Knock, Knock, It's National Humor Month!
Well, if the month starts with April Fools Day, it might as well be National Humor Month. Whoopee cushions, salt in the sugar bowl, prank phone calls - all really classic tricks. Such fun stuff! And you can always throw in some corny “Dad Jokes.”
I'm afraid for the calendar. Its days are numbered!
Dads seem to have taken it on the chin lately with the bad joke category. When I was a kid, elephant jokes were all the rage.
Why do ducks have webbed feet? To stamp out fires. Why do elephants have flat feet? To stamp out burning ducks.
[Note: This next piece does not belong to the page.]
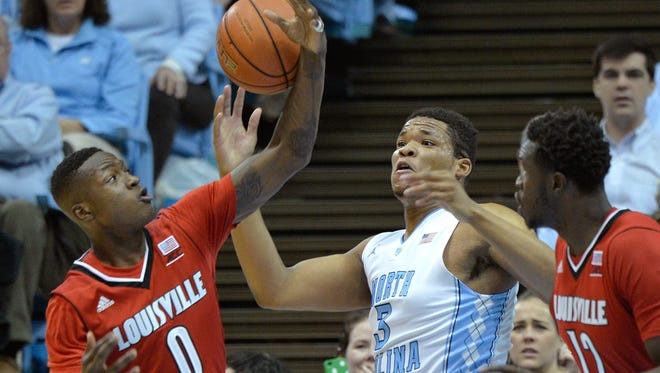 CHAPEL HILL, NC - JANUARY 10:  Terry Rozier #0 of the Louisville Cardinals battles for a rebound with Kennedy Meeks #3 of the North Carolina Tar Heels during their game at the Dean Smith Center on January 10, 2015 in Chapel Hill, North Carolina.  (Photo by Grant Halverson/Getty Images)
And comics came in the morning paper so there was lots of humor to accompany breakfast. We started our days with Charlie Brown, L’il Abner, Blondie, etc.
I was inspired watching the Mark Twain award for humor honoring Kevin Hart recently. Lots of Mr. Hart’s colleagues commented on how difficult humor is and also how important it is and yet is so often dismissed as easy and unimportant. This got me thinking about how right they were. I hate telling a joke. It’s hard to hit it just right so that everyone laughs. And yet, it is so important to get everyone to laugh. Laughing breaks the ice, it lowers our blood sugar and our cortisol levels, it changes our perspective, it calms us down, it lifts us up, brings us joy even in the midst of tragedy. I am always struck by how much laughing there is at funerals and at times of terrible stress. We need laughing.
The Mayo Clinic’s web site lists the long term health effects of laughter as improving the immune system, relieving pain, increasing our ability to cope and improving our mental health and self esteem. Those are huge life saving rewards! We need laughing so much more than we thought we did.
Have you ever watched people engaged in Laughter Yoga? If you haven’t and need some cheering up, that’s the place to go. You can find it online. I challenge you to watch it and not join in the laughter. I don’t know why, but watching other people laughing makes it really hard not to join in. Go ahead, it’s good for you!
There was a time when finances were very tight for me causing me a great deal of stress. I came across the cartoon below by the great George Booth, in the New Yorker.
“What have you other than your bag of parrots?” I know we’ve all been there. Someone asking us what more we have to offer, when it seems that what we have isn’t what anyone wants. This little cartoon grabbed me by the scruff of the neck and disarmed me with wave after wave of laughing. I really needed something to get me to the other side of financial worry. This cartoon disentangled all my stress. And even better, my 15 year old daughter who didn’t understand my stress or why I found the cartoon funny began laughing right along with me, it was that contagious - both of us joyful for the release that laughter brought. And nothing beats uproarious laughter with your children, especially teenage children. That sort of laughter reshapes our perspective, maybe even reshuffles the cells in our bodies. It’s as though we are shaken like a snow globe, the atoms settling into new formations better equipped to cope with the world. These moments, these paroxysms of laughter, when we are doubled over, abstractly absorbing a funny notion, processing complex and even the most dark and traumatic emotions are priceless. Laughter is a magical mix of physical and emotional release.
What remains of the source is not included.